Vou tentar resumir essa história que mistura design, arte e humor irônico. Duchamp, pintor francês e jogador de xadrez, havia se tornado membro fundador da Sociedade Americana de Artistas Independentes em Nova York. Em 1917, os Independentes resolveram montar a maior mostra de arte moderna até então nos Estados Unidos, uma cópia do Salon des Indépendants de Paris. Duchamp decidiu criar um atentado criativo radical na exposição.

Comprou um mictório de porcelana, modelo Bedfordshire, comumente usado em banheiros coletivos masculinos, na loja J. L. Mott Iron Works na Quinta Avenida. Em seu ateliê assinou em preto «R. Mutt 1917» na lateral da louça. Ele desejava questionar o pretensioso mundo dos negócios da arte, com seus especuladores, colecionadores gananciosos e diretores de museus arrogantes. O mijador era uma mensagem em busca de um alvoroço.
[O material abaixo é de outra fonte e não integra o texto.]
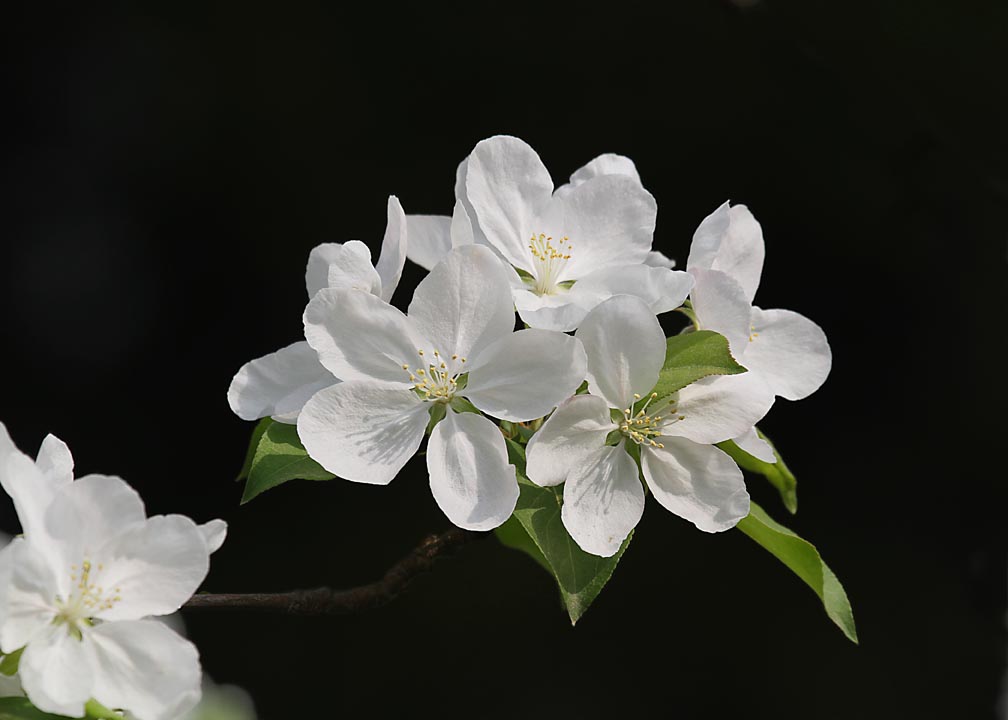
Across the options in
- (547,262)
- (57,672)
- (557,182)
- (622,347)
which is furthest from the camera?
(557,182)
Enfim, a peça foi despachada para o salão de exposições do Grand Central Palace na Lexington Avenue. Foi inscrita por US$ 6 e causou um debate acalorado entre a turma de Duchamp contra o resto mais conservador da diretoria. A escultura foi rejeitada uma hora antes da abertura da exposição por ser «imoral e vulgar». A história poderia ter terminado por aí, entre risadas na comemoração com os amigos.

Mas, foi o início de uma longa jornada. Dias depois, Duchamp localizou a obra que tinha sido armazenada atrás de uma divisória no ambiente da exposição. Levou-a para ser fotografada pelo já famoso e reverenciado Alfred Stieglitz, o primeiro fotógrafo a ter uma foto exposta em um museu. Isso mudou tudo. A foto documentou o objeto sensação, deu legitimidade e autoridade à obra e foi publicada em um artigo.

Assim, um urinol comum das paredes dos banheiros públicos, tornou-se um readymade, uma escultura já pronta, um objeto comum transformado em obra de arte pelo desejo do artista. O que aconteceu com a escultura original, a peça comprada e assinada por Duchamp, é um mistério com várias versões. Poucas pessoas a viram presencialmente.

A história foi crescendo espontaneamente. Os colecionadores e museus desejavam ter uma cópia da escultura-símbolo da arte conceitual. Hoje, vários exemplares da Fountain podem ser encontrados em coleções de arte. Para o prazer irônico de Duchamp, as versões não são readymade, mas cópias cuidadosamente trabalhadas à mão porque o mictório original deixou de ser fabricado antes da fama explodir.

A peça que eu vi no MOMA SF era a quarta versão. Naquela visita, fiz uma pergunta para mim mesmo. Alguém sabe quem foi o verdadeiro designer original daquele equipamento sanitário Bedfordshire de 1917? Quem foi o autor do urinoir de louça que não recebeu nenhum tostão de direitos autorais pela apropriação de Duchamp? Provavelmente, se perdeu na história.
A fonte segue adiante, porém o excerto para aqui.